Hat jemand vielleicht einen Tipp für mich?

Vielen Dank!

Coyu


----------



## Thomas Lindner (28. März 2004)

Ich gebe vorerst nur einen Tiipp ab:

Nutze die Funktionen:

math.random()
math.round()

Zusätzlich wirst Du nicht um eine IF Abfrage rumkommen um doppelte Zaahlen zu verhindern.

Und eine "Schleife" wäre vermutlich auch hilfreich.
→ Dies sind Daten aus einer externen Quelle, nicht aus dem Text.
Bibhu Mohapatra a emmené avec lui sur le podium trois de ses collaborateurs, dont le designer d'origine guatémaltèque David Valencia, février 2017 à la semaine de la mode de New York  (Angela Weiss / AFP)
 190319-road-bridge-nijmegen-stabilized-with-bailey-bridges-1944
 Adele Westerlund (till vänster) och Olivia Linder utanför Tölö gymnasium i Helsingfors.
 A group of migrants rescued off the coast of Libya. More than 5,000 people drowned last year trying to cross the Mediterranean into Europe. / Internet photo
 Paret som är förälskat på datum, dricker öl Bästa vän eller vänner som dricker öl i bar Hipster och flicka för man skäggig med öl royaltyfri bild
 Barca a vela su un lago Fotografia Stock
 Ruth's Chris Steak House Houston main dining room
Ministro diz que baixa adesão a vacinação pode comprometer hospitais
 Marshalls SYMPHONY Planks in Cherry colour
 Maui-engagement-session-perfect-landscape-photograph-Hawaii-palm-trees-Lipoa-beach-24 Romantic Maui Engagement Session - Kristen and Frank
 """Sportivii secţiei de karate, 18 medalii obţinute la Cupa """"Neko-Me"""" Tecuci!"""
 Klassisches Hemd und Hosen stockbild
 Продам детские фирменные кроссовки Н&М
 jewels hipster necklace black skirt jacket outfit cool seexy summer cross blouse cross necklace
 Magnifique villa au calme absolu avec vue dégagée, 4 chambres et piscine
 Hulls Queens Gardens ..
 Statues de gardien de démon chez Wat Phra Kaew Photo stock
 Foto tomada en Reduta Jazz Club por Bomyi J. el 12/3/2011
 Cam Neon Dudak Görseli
Mehr möchte ich noch nicht sagen, weil Du evtl. nur einen Gedankenansatz brauchtest und die Lösung selber finden willst!


----------



## coyu (28. März 2004)

**

Hallo,

vielen Dank für deine Antwort!

Ich habe von JS kein Ahnung und sucher eher ein fertiges Script bzw. ein ähnliches, welches ich modifizieren kann... 

Grüße,

Coyu


----------



## Fabian H (28. März 2004)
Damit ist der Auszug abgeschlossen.